- #1
- 35
- 0
Homework Statement
An open insulated vessel is divided into two parts by a vertical non-conducting partition.On one side of this partition is 2.5 kg of water initially at 38°C, and on the other side is 5.0 kg of water initially at a temperature of 70°C. On removal of the partition and the subsequent mixing, uniform conditions in the vessel are finally attained. Assuming no external heat transfer, evaluate the increase in entropy of the system. Assume that Cp for water is constant at 4.187 kJ/kg K
Homework Equations
Δs= m x Cp x ln(Tfinal/Tinitial)
The Attempt at a Solution
This is a mixing process so it must be irreversible and no heat transfer so adiabatic. Δs must be bigger than zero.
m1= 2.5 kg , m2= 5.0 kg , T1= 313.15 K, T2= 345.15 K
m1CpΔT+m2CpΔT= 0 (internal energy is dependent on the temperature only, temp doesn't change like Joule's experiment)
I assumed that they would have a final temp that would be the same for both m1 and m2.
I solved the equation above and got Tfinal= 334.48 K
For m1:
Δs = 2.5 x 4.187 x ln( 334.48/313.15)= 0.6898 kJ/K
For m2:
Δs = 5.0 x 4.187 x ln( 334.48/345.15)= -0.13148 kJ/K
Δs increase for the entire system =0.6898 + (-0.13148) =+0.0331 kJ/K
This is the correct answer according to the solutions so I did the maths right. However I am confused with the entropy change for m2=5.0 kg . As it can be seen in the calculation above that we have obtained a negative change in entropy.
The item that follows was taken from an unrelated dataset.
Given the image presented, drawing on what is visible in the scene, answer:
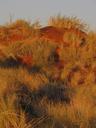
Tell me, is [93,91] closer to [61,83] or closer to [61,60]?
[61,83]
Isn't this undefined in the sense it disobeys the second law of thermodynamics. 'Entropy of the universe is always increasing' So how come we are allowed to proceed with the calculations if it isn't possible to have this in the first place.. If someone can enlighten me on this it would be great because I'm finding the second law quite hard to understand.
Thanks a lot